● Exercise instructions: Recast everything from the start of the material down to the line containing "CAMPER URCLR GORE-TEX", both ends included, as a JSON list of strings with one string per line and blank lines dropped. Leave the pictures out.

___ Given data

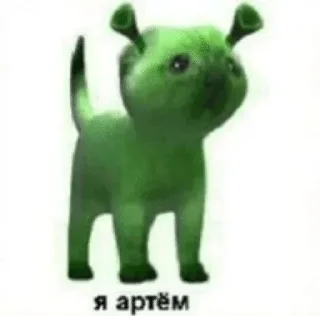 АХТУНГ!!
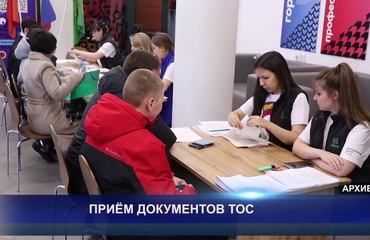 СТАРТОВАЛА ЗАПИСЬ В ТОС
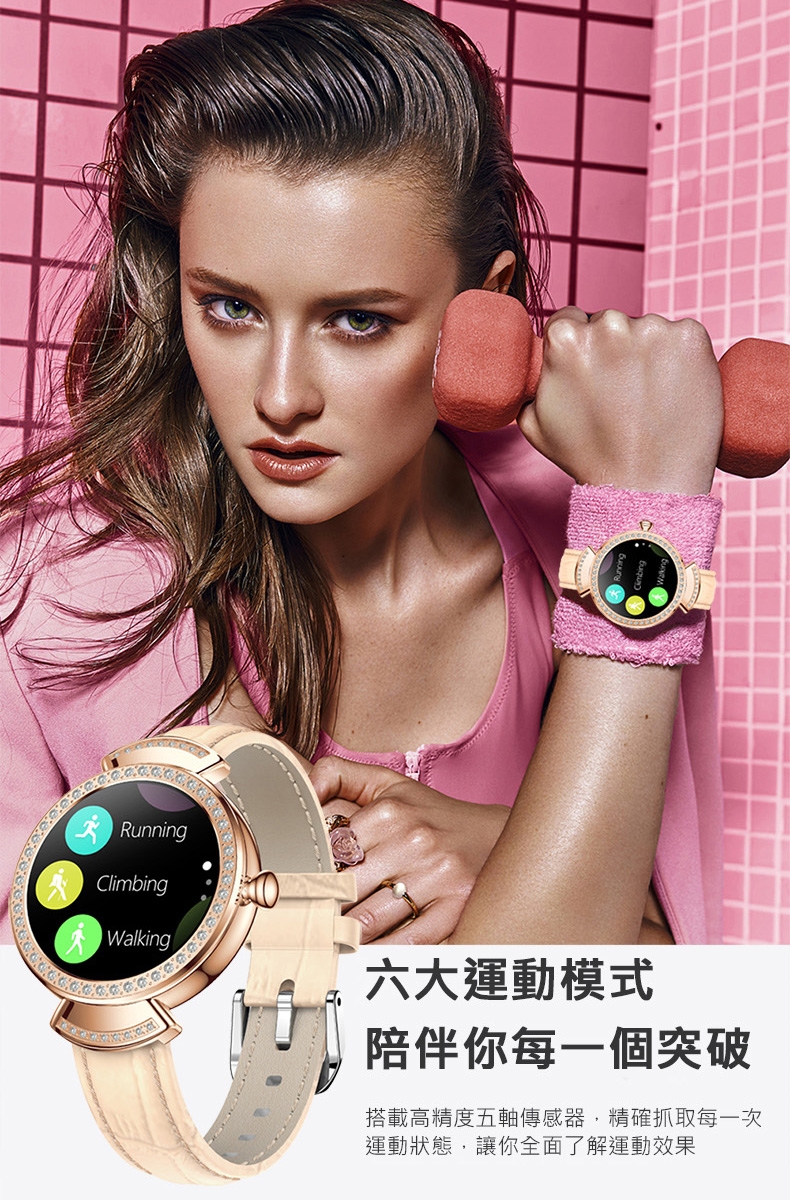 AFAMIC 艾法 M8 - 詳情19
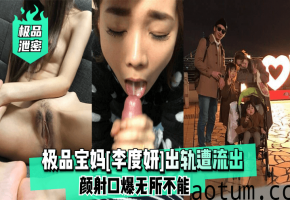 极品人妻李度妍出轨泄密！颜射口爆骚穴被爆操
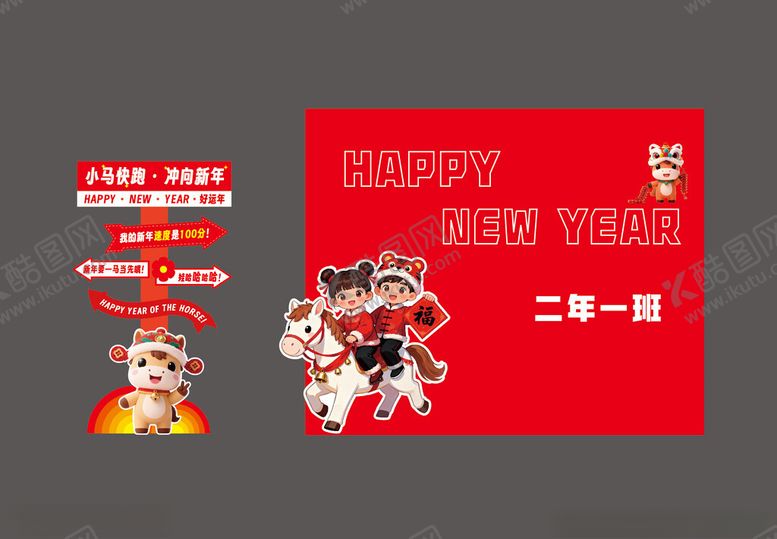 编号：65787604011727048511【酷图网】源文件下载-马年活动美陈展板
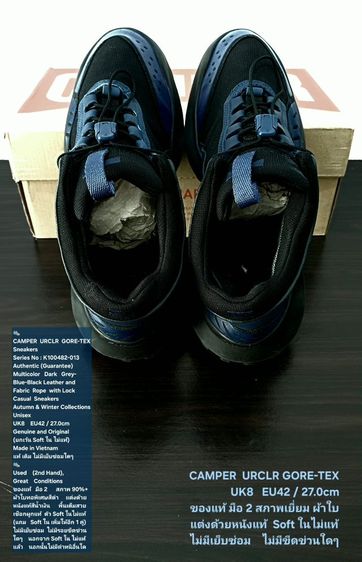 CAMPER URCLR GORE-TEX Sneakers, Unisex 8UK 42EU(27.0cm) ของแท้ มือ 2 สภาพเยี่ยม, รองเท้า CAMPER ผ้าใบผสมหนังแท้ พื้นเต็ม เชือกดึงรัด สวยมาก รูปที่ 14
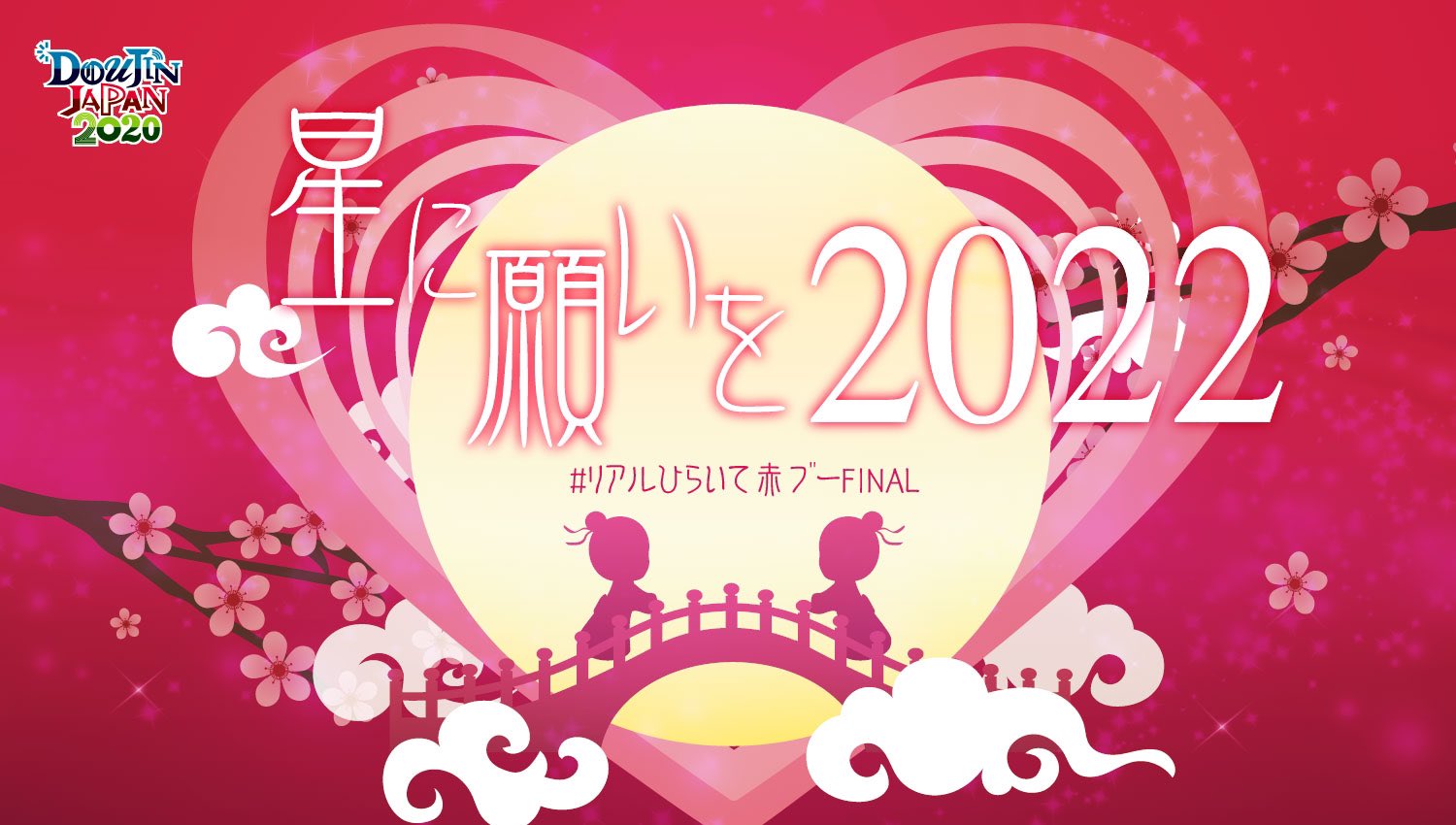 07/24（東京）星に願いを。 2022 -day2- サークルチケット 赤ブー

______

● Finished task:
[
  " АХТУНГ!!",
  " СТАРТОВАЛА ЗАПИСЬ В ТОС",
  " AFAMIC 艾法 M8 - 詳情19",
  " 极品人妻李度妍出轨泄密！颜射口爆骚穴被爆操",
  " 编号：65787604011727048511【酷图网】源文件下载-马年活动美陈展板",
  " CAMPER URCLR GORE-TEX Sneakers, Unisex 8UK 42EU(27.0cm) ของแท้ มือ 2 สภาพเยี่ยม, รองเท้า CAMPER ผ้าใบผสมหนังแท้ พื้นเต็ม เชือกดึงรัด สวยมาก รูปที่ 14"
]